Heim- und Verdingkinder in ThunEin Zeichen der Erinnerung an ein trauriges Geschichts-Kapitel
Auch Thun organisiert im Juni Gedenkveranstaltungen und eine Plakatausstellung in Erinnerung an Heim- und Verdingkinder; ein dunkles Kapitel der Schweizer Geschichte.

Mehr als 2000 Heim- und Verdingkinder, administrativ Versorgte, Zwangssterilisierte, Zwangsadoptierte und Psychiatrieopfer leben heute allein im Kanton Bern. Zehntausende sind bereits verstorben. Das Bundesgesetz zur Aufarbeitung der fürsorgerischen Zwangsmassnahmen und Fremdplatzierungen vor 1981 bezweckt die Anerkennung und Wiedergutmachung des Unrechts, das den Betroffenen zugefügt wurde. Neben der Auszahlung eines Solidaritätsbeitrags sieht das Gesetz vor, dass die Kantone Zeichen der Erinnerung schaffen.
Das Berner «Zeichen der Erinnerung» besteht aus mehreren Teilprojekten, die der Kanton in enger Zusammenarbeit mit Gemeinden, Schulbehörden, kirchlichen Organisationen und Betroffenen umsetzt. Insgesamt nehmen 166 Berner Gemeinden am Projekt teil, unter ihnen die Stadt Thun. «Wir nutzen das Angebot des Kantons, um die Bevölkerung zu sensibilisieren und ihr das traurige Kapitel und die vielen Schicksale in Erinnerung zu rufen – auch, damit sich so etwas nie wiederholt», sagt Stadtpräsident Raphael Lanz (SVP).

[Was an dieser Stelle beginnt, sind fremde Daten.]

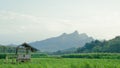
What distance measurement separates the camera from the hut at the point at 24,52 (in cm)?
3623

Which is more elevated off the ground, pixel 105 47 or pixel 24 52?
pixel 105 47

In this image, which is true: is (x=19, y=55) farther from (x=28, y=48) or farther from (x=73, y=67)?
(x=73, y=67)

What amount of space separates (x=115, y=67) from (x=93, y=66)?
1.38 metres

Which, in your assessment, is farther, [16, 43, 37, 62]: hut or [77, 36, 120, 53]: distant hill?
[77, 36, 120, 53]: distant hill

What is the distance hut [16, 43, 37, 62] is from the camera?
36231 millimetres

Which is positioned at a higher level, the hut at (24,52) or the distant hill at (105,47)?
the distant hill at (105,47)

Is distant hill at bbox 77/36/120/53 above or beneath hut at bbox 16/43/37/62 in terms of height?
above

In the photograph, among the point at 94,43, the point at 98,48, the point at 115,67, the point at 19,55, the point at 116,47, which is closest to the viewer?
the point at 115,67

Gedenkanlass und Plakatausstellung
Am 2. Juni führt die Stadt Thun im Rathaus einen Gedenkanlass durch, den Stadtpräsident Raphael Lanz mit einer Rede eröffnet. Anschliessend findet eine Gesprächsrunde statt mit vier Personen, die an der Aufarbeitung des Themas mitgewirkt haben: Godi Brunner (Betroffener), Anita Egli (Stadtarchivarin Thun), Barbara Studer Immenhauser (Staatsarchivarin Kanton Bern) und Udo Allgaier (Stiftung Opferhilfe Bern). Der Anlass ist öffentlich, eine Anmeldung ist erforderlich (vgl. Infobox).
Vom 5. bis 16. Juni ist im Entree des Rathauses die Plakatausstellung des Kantons zu sehen. Ziel der Ausstellung ist die Verbindung des historischen Themas mit konkreten Biografien und Erfahrungen. Weiter wird am 2. Juni im Eingangsbereich des Rathauses eine bleibende Erinnerungstafel angebracht. Sie sensibilisiere «für Unrecht und Willkür und regt dazu an, Visionen zu entwickeln, wie derartiges Leid künftig verhindert werden kann», schreibt die Stadt in einer Medienmitteilung zum Thema.
Podcast «Auf den Spuren fremdplatzierter Kinder»
Neben der Plakatausstellung und der Erinnerungstafel lanciert die Stadt Thun mit dem Podcast «Auf den Spuren fremdplatzierter Kinder in Thun bis 1981» ein eigenes Projekt. In den acht Folgen kommen Akteurinnen und Akteure der damaligen Zeit zu Wort. Mit dem Podcast setze die Stadt auch den parlamentarischen Vorstoss betreffend Verdingkinder und administrativ versorgte Menschen in der Gemeinde Thun um, heisst es.
Thema an den Schulen
Auch die Thuner Schulen sind gemäss der städtischen Mitteilung eingeladen, am Projekt «Zeichen der Erinnerung» mitzuwirken. Insbesondere können sie in einem «Erzählbistro» jungen Menschen die Begegnung mit Betroffenen ermöglichen und so Geschichte konkret erlebbar und greifbar gestalten. «Ziel ist, die Möglichkeiten und die Grenzen von Entschuldigung und Wiedergutmachung aufzuzeigen sowie für Perspektiven der Versöhnung mit Geschichte zu sensibilisieren», schreibt die Stadt.